### Problem for Wednesday

Hello everyone-

I'll start lecture on Wednesday by discussing problem 7, which is very similar to the ruler problem we did in class on Monday.

jay-

Hello everyone-

I'll start lecture on Wednesday by discussing problem 7, which is very similar to the ruler problem we did in class on Monday.

jay-

Hello everyone-

The key for HW 9 is posted; I'll post HW 10 problems first thing tomorrow.

Tomorrow, I am going to start the lecture by discussing the following problem:

You fire a bullet, of mass 9.00g, at 860m/s into a wooden door of mass 18kg and width 0.85m. The bullet hits the door at a right angle, 0.75cm away from the hinges (the axis of rotation), and becomes lodged in the wood. The hinges are frictionless, of course. What is the resulting angular velocity of the door?

Hello everyone-

Here's the schedule for the next few days:

Monday 27 October Chapter 10.1-4 (Rotational Kinematics)

Wednesday 29 Oct Chapter 10.5-10 (Moment of Inertia) (Homework 8 due, Key released)

Thursday 30 Oct Review of chapters 5-9

Friday 31 October Exam II, covering chapters 5-9.

I appear to be about a day behind where I'd planned on being.

For Monday, a good problem to get you on track will be 10.6.

jay-

On Monday, we're going to start talking about Momentum and related topics. Please read sections 9.1-9.4.

We will discuss Problem 9.3 in class as well.

Another good practice problem from 8 is 8.53.

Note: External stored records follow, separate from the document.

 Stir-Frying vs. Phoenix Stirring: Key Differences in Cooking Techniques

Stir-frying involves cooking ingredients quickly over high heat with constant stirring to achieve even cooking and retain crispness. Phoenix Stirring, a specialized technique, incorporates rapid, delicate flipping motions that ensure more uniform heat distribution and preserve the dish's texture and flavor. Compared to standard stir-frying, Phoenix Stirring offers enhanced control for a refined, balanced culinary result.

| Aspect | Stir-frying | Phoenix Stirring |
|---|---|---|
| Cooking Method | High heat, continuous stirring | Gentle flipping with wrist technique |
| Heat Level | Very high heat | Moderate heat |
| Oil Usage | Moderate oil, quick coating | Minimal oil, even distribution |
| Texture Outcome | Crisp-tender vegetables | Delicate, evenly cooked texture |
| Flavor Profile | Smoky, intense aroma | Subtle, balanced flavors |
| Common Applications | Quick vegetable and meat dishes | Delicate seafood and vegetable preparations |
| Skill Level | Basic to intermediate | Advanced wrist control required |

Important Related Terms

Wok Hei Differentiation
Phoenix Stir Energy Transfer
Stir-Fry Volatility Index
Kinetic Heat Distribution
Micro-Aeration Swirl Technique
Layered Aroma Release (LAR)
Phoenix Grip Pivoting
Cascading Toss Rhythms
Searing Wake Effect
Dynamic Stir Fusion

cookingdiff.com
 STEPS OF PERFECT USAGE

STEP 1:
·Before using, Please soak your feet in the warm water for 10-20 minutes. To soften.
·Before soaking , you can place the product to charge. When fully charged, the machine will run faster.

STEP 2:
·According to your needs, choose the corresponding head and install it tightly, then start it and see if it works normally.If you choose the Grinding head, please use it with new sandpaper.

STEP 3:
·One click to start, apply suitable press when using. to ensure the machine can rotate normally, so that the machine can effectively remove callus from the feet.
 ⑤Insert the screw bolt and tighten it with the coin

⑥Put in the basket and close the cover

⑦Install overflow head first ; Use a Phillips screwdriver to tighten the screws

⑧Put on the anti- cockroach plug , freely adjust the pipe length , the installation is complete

Okay, I found the sign error. We were looking at #8.59. I noted that there is a change in the mechanical energy of the system, due to energy being lost to friction. The mechanical energy is initially all kinetic (K1) and at the end state is all spring potential (U2).

So we know that

Wf=Emec2-Emec1=U2-K1

And the problem asks for the initial velocity of the mass, which I can figure out given the Initial kinetic energy:

K1=U2-Wf

We determined Wf to be -0.46J (friction does negative work). Where I got flummoxed was that I had dropped in -0.9J for the spring potential energy, whereas that is actually the work done **by** the spring- the spring potential **HAS** to be positive: +0.9J. Drat.

Anyway, the initial KE then is

K1=U2-Wf=(+0.9J) - (-0.46J) = 1.35J

From which I can calculate the initial velocity: 1.0m/s.

We'll start tomorrow with a discussion of problem #22 in chapter 8.

jay-

I'll start the lecture on Monday with a discussion of problem 65 from Chapter 7.

I'll start tomorrow's lecture with a discussion of problem 23 from chapter 6.

If somebody lost a calculator in class today (Thursday) let me know.

Tomorrow, I will start the lecture by going through problem 32 in chapter 5. You're not required to do it but you will find the discussion of the problem much more useful if you do!

jay-

Hello all-

I've started grading the exams- hopefully I'll be able to finish this weekend and get grades posted by tuesday at the latest. I will hand them back on Wednesday, most likely. I'll try to post a key as well.

Another professor will be filling in for me on Monday. I am going to be down at UW-Madison giving a lecture.

Have a great weekend!

jay-

Hello everyone-

I forgot to mention the problem we'll talk about in class tomorrow- we'll start tomorrow's lecture with a discussion of #64 in chapter 4.

Please PLEASE take a look at chapter 5 tonight as well.

Ive posted the equation sheet for exam 1. You are not allowed to bring a print-out into the exam; however, you will get the EXACT same sheet handed out with the exam. This is what you'll have available to you.

Again, what I'd like to do is pick one book problem a day and give you a chance to solve it at home. I'll go over it first thing in the next day's lecture.

The problem I'll present today (Friday, 19 September) will be chapter 4, #44.